(WORK TO DO) Please reproduce the records below, substituting "green turf" for every "green grass" and keeping everything else the same.
[Start of ITEMS]
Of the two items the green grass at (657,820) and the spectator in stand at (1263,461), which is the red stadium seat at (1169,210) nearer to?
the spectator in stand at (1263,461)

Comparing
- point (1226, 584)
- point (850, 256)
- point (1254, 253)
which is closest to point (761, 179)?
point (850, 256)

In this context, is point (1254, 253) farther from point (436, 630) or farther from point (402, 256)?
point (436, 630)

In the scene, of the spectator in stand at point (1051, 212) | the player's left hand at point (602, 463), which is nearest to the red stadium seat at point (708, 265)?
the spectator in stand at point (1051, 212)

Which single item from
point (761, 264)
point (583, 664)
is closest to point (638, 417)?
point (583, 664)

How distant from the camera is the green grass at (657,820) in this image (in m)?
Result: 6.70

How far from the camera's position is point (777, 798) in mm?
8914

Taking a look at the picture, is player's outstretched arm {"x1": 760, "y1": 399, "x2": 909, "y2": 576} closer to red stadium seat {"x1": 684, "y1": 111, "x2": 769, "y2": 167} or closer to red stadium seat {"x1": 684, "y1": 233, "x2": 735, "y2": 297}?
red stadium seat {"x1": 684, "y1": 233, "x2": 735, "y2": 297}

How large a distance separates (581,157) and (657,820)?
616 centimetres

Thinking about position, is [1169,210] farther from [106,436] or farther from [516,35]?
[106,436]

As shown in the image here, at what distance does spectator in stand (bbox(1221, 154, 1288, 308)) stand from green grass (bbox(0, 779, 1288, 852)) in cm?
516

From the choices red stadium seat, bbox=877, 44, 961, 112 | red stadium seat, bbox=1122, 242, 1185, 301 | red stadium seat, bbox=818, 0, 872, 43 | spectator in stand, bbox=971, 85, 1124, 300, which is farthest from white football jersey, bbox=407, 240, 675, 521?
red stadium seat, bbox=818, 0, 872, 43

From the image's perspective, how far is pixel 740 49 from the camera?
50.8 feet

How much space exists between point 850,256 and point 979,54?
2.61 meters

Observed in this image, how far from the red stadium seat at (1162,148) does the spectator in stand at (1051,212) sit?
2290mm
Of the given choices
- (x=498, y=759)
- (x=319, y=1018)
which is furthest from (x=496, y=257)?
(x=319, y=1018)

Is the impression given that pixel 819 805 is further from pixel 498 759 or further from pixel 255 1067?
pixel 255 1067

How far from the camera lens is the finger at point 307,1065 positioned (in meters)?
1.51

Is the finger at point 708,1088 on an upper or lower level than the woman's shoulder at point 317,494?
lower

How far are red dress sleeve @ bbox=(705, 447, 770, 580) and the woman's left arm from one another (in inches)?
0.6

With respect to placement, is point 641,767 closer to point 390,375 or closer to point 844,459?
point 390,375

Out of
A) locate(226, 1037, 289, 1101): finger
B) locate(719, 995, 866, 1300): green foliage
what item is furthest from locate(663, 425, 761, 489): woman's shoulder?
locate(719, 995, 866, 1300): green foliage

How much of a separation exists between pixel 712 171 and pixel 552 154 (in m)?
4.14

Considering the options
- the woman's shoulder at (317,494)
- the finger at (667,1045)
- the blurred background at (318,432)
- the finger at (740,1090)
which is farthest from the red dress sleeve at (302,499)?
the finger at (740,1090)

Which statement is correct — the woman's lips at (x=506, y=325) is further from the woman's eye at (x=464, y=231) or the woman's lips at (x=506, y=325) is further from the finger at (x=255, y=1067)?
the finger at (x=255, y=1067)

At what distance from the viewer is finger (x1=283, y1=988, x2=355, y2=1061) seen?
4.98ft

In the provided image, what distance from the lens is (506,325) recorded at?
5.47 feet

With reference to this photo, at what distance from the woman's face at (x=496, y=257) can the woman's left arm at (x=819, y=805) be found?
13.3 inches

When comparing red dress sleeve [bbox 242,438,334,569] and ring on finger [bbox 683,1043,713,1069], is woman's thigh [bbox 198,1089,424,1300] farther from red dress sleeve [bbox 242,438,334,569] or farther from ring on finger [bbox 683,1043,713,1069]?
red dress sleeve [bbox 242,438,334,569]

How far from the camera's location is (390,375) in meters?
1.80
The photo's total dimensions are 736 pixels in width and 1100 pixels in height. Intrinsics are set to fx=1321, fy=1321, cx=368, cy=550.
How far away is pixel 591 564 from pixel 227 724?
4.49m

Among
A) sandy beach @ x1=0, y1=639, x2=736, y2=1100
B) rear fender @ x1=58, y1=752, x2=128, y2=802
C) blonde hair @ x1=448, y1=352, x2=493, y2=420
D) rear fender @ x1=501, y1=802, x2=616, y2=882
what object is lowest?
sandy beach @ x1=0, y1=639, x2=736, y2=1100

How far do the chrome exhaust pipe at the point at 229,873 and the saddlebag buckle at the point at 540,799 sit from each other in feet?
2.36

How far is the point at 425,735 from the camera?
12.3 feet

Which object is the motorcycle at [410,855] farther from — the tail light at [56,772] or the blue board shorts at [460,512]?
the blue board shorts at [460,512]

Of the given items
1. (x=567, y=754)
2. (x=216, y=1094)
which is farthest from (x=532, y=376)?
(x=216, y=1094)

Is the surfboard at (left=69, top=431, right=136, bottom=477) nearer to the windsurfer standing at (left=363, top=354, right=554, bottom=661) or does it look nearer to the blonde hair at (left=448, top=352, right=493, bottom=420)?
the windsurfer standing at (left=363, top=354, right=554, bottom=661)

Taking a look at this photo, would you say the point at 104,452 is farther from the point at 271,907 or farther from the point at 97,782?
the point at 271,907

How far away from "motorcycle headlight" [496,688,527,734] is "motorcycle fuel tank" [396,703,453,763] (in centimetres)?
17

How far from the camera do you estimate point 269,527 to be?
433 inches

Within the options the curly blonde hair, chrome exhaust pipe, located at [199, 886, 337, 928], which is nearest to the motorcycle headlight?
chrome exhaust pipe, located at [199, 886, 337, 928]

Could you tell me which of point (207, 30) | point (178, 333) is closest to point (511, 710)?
[End of ITEMS]
(PROBLEM SOLUTION)
Of the two items the green turf at (657,820) and the spectator in stand at (1263,461), which is the red stadium seat at (1169,210) nearer to?
the spectator in stand at (1263,461)

Comparing
- point (1226, 584)
- point (850, 256)
- point (1254, 253)
which is closest to point (761, 179)?
point (850, 256)

In this context, is point (1254, 253) farther from point (436, 630) or farther from point (402, 256)?
point (436, 630)

In the scene, of the spectator in stand at point (1051, 212) | the player's left hand at point (602, 463), which is nearest to the red stadium seat at point (708, 265)?
the spectator in stand at point (1051, 212)

Which single item from
point (761, 264)
point (583, 664)
is closest to point (638, 417)?
point (583, 664)

How distant from the camera is the green turf at (657,820) in this image (in m)?
Result: 6.70

How far from the camera's position is point (777, 798) in mm?
8914

Taking a look at the picture, is player's outstretched arm {"x1": 760, "y1": 399, "x2": 909, "y2": 576} closer to red stadium seat {"x1": 684, "y1": 111, "x2": 769, "y2": 167} or closer to red stadium seat {"x1": 684, "y1": 233, "x2": 735, "y2": 297}?
red stadium seat {"x1": 684, "y1": 233, "x2": 735, "y2": 297}

How large a distance separates (581,157) and (657,820)?
616 centimetres

Thinking about position, is [1169,210] farther from [106,436] or farther from [516,35]?
[106,436]

As shown in the image here, at what distance does spectator in stand (bbox(1221, 154, 1288, 308)) stand from green turf (bbox(0, 779, 1288, 852)) in cm?
516

From the choices red stadium seat, bbox=877, 44, 961, 112 | red stadium seat, bbox=1122, 242, 1185, 301 | red stadium seat, bbox=818, 0, 872, 43 | spectator in stand, bbox=971, 85, 1124, 300, which is farthest from white football jersey, bbox=407, 240, 675, 521?
red stadium seat, bbox=818, 0, 872, 43

From the image's perspective, how far is pixel 740 49 from the camera?
50.8 feet

How much space exists between point 850,256 and point 979,54?
2.61 meters

Observed in this image, how far from the red stadium seat at (1162,148) does the spectator in stand at (1051,212) sit?
2290mm
Of the given choices
- (x=498, y=759)
- (x=319, y=1018)
which is furthest from (x=496, y=257)?
(x=319, y=1018)

Is the impression given that pixel 819 805 is further from pixel 498 759 or further from pixel 255 1067?
pixel 255 1067

How far from the camera lens is the finger at point 307,1065 positioned (in meters)?
1.51

Is the finger at point 708,1088 on an upper or lower level than the woman's shoulder at point 317,494?
lower

How far are red dress sleeve @ bbox=(705, 447, 770, 580) and the woman's left arm from one another (in inches)?
0.6

With respect to placement, is point 641,767 closer to point 390,375 or closer to point 844,459?
point 390,375

Out of
A) locate(226, 1037, 289, 1101): finger
B) locate(719, 995, 866, 1300): green foliage
what item is furthest from locate(663, 425, 761, 489): woman's shoulder?
locate(719, 995, 866, 1300): green foliage

How much of a separation exists between pixel 712 171 and pixel 552 154 (in m)?
4.14

Considering the options
- the woman's shoulder at (317,494)
- the finger at (667,1045)
- the blurred background at (318,432)
- the finger at (740,1090)
which is farthest from the red dress sleeve at (302,499)?
the finger at (740,1090)

Which statement is correct — the woman's lips at (x=506, y=325) is further from the woman's eye at (x=464, y=231) or the woman's lips at (x=506, y=325) is further from the finger at (x=255, y=1067)?
the finger at (x=255, y=1067)

At what distance from the viewer is finger (x1=283, y1=988, x2=355, y2=1061) seen?
4.98ft

In the provided image, what distance from the lens is (506,325) recorded at?
5.47 feet

With reference to this photo, at what distance from the woman's face at (x=496, y=257) can the woman's left arm at (x=819, y=805) be found?
13.3 inches

When comparing red dress sleeve [bbox 242,438,334,569] and ring on finger [bbox 683,1043,713,1069], is woman's thigh [bbox 198,1089,424,1300] farther from red dress sleeve [bbox 242,438,334,569] or farther from ring on finger [bbox 683,1043,713,1069]?
red dress sleeve [bbox 242,438,334,569]

How far from the camera's location is (390,375) in meters?
1.80
The photo's total dimensions are 736 pixels in width and 1100 pixels in height. Intrinsics are set to fx=1321, fy=1321, cx=368, cy=550.
How far away is pixel 591 564 from pixel 227 724?
4.49m

Among
A) sandy beach @ x1=0, y1=639, x2=736, y2=1100
B) rear fender @ x1=58, y1=752, x2=128, y2=802
C) blonde hair @ x1=448, y1=352, x2=493, y2=420
D) rear fender @ x1=501, y1=802, x2=616, y2=882
what object is lowest?
sandy beach @ x1=0, y1=639, x2=736, y2=1100

How far do the chrome exhaust pipe at the point at 229,873 and the saddlebag buckle at the point at 540,799 sit from each other in feet?
2.36

How far is the point at 425,735 from the camera?
12.3 feet

Which object is the motorcycle at [410,855] farther from — the tail light at [56,772] or the blue board shorts at [460,512]?
the blue board shorts at [460,512]

Of the given items
1. (x=567, y=754)
2. (x=216, y=1094)
which is farthest from (x=532, y=376)?
(x=216, y=1094)

Is the surfboard at (left=69, top=431, right=136, bottom=477) nearer to the windsurfer standing at (left=363, top=354, right=554, bottom=661) or does it look nearer to the blonde hair at (left=448, top=352, right=493, bottom=420)?
the windsurfer standing at (left=363, top=354, right=554, bottom=661)

Taking a look at this photo, would you say the point at 104,452 is farther from the point at 271,907 or farther from the point at 97,782?
the point at 271,907

How far away from "motorcycle headlight" [496,688,527,734] is "motorcycle fuel tank" [396,703,453,763] (in centimetres)?
17

How far from the camera do you estimate point 269,527 to be?
433 inches

Within the options the curly blonde hair, chrome exhaust pipe, located at [199, 886, 337, 928], which is nearest to the motorcycle headlight?
chrome exhaust pipe, located at [199, 886, 337, 928]

Could you tell me which of point (207, 30) | point (178, 333) is closest to point (511, 710)?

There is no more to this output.